Just as France glosses over Palestinians’ involvement in terrorism, he downplays Akad’s role in landing Yusra in prison, romanticizing his supposed love for her as “Shakespearean.” Nor does the author note that this modern-day Romeo has allegedly helped recruit other young women for suicide missions. An Oct. 15, 2004 Jerusalem Post article reported that:

Three Palestinian women in their early 20s were indicted … for allegedly plotting a double-suicide bombing last month_two for planning the attack in Jerusalem, Tel Aviv, or Netanya, and the third for attempting to disguise the other two as Israelis and lead them to the targeted site… Lina Jiabera, 22, met with Adala Jiabera, 21, a relative and fellow student at the An-Najah University in Nablus…and asked if she would be willing to carry out a suicide bombing together.

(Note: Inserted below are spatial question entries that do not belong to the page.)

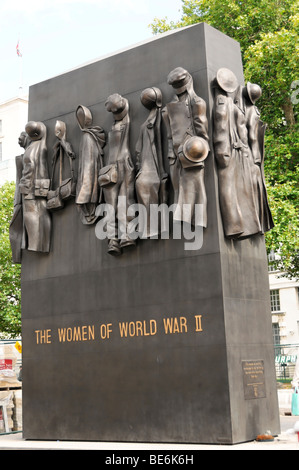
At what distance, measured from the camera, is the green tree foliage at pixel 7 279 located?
40031mm

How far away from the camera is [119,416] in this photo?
12.0 metres

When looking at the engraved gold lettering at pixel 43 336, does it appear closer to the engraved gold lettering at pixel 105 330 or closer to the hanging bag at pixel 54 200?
the engraved gold lettering at pixel 105 330

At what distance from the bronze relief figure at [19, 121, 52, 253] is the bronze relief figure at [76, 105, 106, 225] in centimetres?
98

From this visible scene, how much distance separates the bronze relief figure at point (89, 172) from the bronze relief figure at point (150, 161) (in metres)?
0.98

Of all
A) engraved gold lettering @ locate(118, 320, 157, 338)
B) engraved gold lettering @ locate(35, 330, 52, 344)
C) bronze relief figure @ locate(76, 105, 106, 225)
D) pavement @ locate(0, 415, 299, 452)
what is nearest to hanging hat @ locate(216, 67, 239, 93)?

Lina at first refused, but agreed several days later after she met with Hani al-Aked, who planned the attack… After the women were prepared, Aked briefed them on how to detonate the bombs they would carry in their bags and the three set out in a car heading for Tal. . . .

By what logic does a series on rescuing girls in peril romanticize a man who has tried to lure numerous young women to their deaths? Regrettably, in its faulty factual underpinnings, misplaced emphasis and moral confusion, David France’s account diminishes, rather than enhances, public awareness of the troubling straits in which vulnerable girls and women find themselves in the conflict.

At the close of the article, O takes a further step in steering readers toward the view that only Palestinians are victims, advising that donations be made either to Oprah’s Angel Network which gives money to programs that “prevent Palestinian children from becoming suicide bombers” or to UNICEF which runs “summer camps and trauma programs for Palestinian children.” Readers are not encouraged to support organizations that assist maimed and traumatized Israeli girls (Jews, Christians, and Muslims alike)–the victims of the suicide bombers–whose cause is not, apparently, considered worthy by the magazine.